Our translation unit is a "tracelet" which is typically a single basic 
block of PHP code. We emit code one tracelet at a time as it's needed 
for execution, so the physical layout of the generated code looks like 
the execution path taken the first time the code is run (we're actually 
a little smarter than that now, but this description is good enough for 
the problem at hand).

We're under pretty severe icache/iTLB pressure, so we do whatever we can 
to keep the hot path as compact as possible. One of the ways we do this 
is by dividing our code cache into three fixed-size areas: main, cold, 
and frozen. Our current, non-llvm codegen backend has one area tag per 
basic block, and most tracelets we compile will span all three areas. 
This means that if we emit code for tracelets A and then B, A's main 
code will be followed immediately by B's main code (and the same for 
cold/frozen). It ends up looking something like this:

good layout: | A_main B_main <unused> | A_cold B_cold <unused> |
                A_frozen... |

Main is the primary execution path. Cold contains code that we expect to 
happen rarely. Conditional branches from main to cold are generally 
taken <5% of the time. Frozen contains code that we expect to almost 
never run, but must have for correctness (mostly for handling 
exceptions). Conditional branches from main to frozen are generally 
taken <0.01% of the time. The fact that we have three areas isn't really 
relevant to the problem itself; I think any solution should allow an 
arbitrary number of areas.

We've done some experiments where we collapse all three areas into one, 
so A's main code is followed by A's cold code, which is followed by A's 
frozen code, and so on for B and other tracelets, like this:

bad layout: | A_main A_cold A_frozen B_main B_cold B_frozen... |

This causes an unacceptable performance regression, so for our 
experimental llvm backend we need to come up with a solution.

We're using a custom calling convention to model each tracelet as a 
single llvm function. I know there are intrinsics in llvm that allow us 
to give blocks relative probabilities, and if I'm understanding things 
correctly that should allow us to achieve the bad layout above, since 
the code for a given llvm function will be emitted in one contiguous 
chunk, regardless of how the blocks are organized within it. I'd like to 
figure out a way to achieve the good layout.

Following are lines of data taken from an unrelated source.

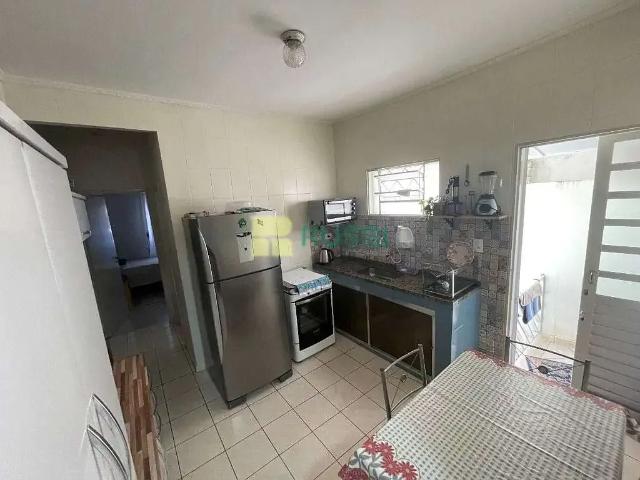 Casa / Sobrado para Venda em São José dos Campos/SP Jardim das Indústrias 3 Quartos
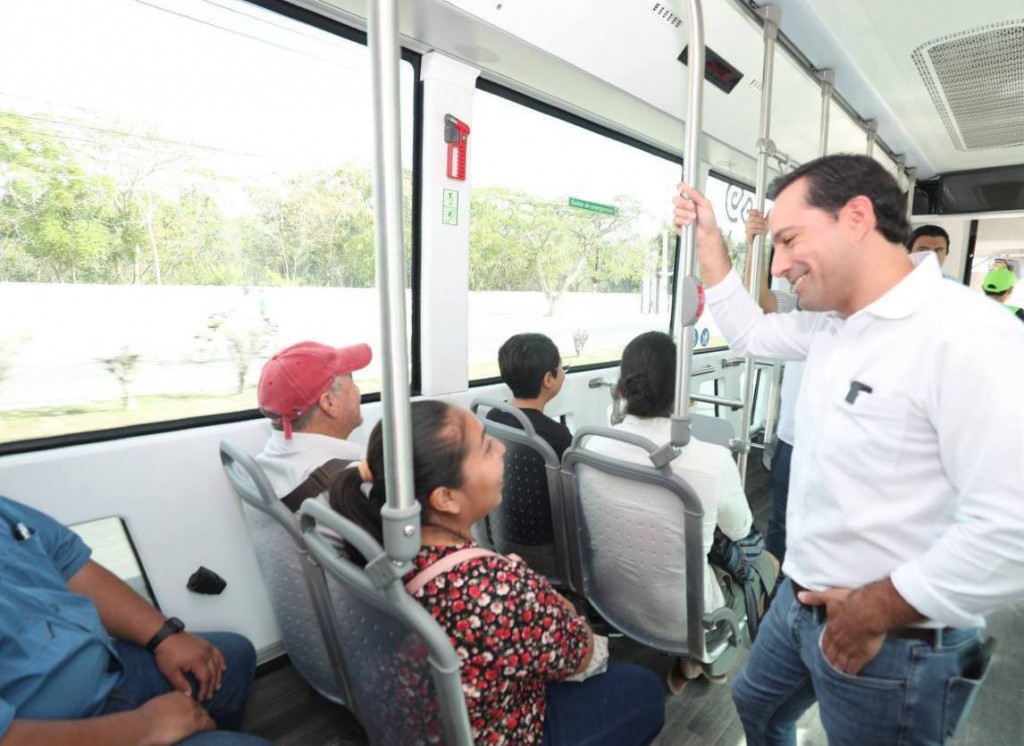 Vila Dosal llegó a Kanasín a bordo del IE TRAM y luego recorrió tres colonias de este municipio.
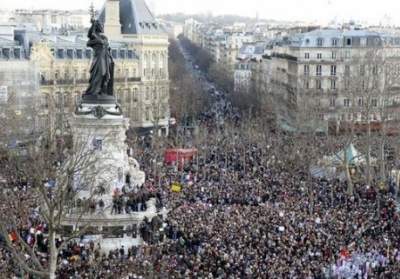 Je Suis Charlie: более миллиона человек вышли на Марш единства против террора во Франции, - трансляция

The best idea I have so far is to annotate each BasicBlock with an area 
tag like we do in our existing codegen backend, and then teach the llvm 
codegen backend how to place each of those blocks in the appropriate 
part of our code cache. We have a custom subclass of RTDyldMemoryManager 
to get it emitting all code in the main area right now; I assume any 
solution would impact the API of this class to get at the different areas.

If we have to split the main/cold/frozen parts of each tracelet into 
different llvm functions we might be able to make that work but I'm 
skeptical. My main concern is that cold/frozen code nearly always uses a 
bunch of values from the main code path that branched to it, and if the 
overhead of getting from main to cold/frozen is more than a single 
jmp/jcc instruction (on x86) that's going to be a dealbreaker.

Does this sound doable, and is it something you'd be ok having in llvm? 
If we can come up with a good design my team is happy to do the actual 
work, though if anyone else is interested in doing it we certainly won't 
complain :).

Thanks!
Brett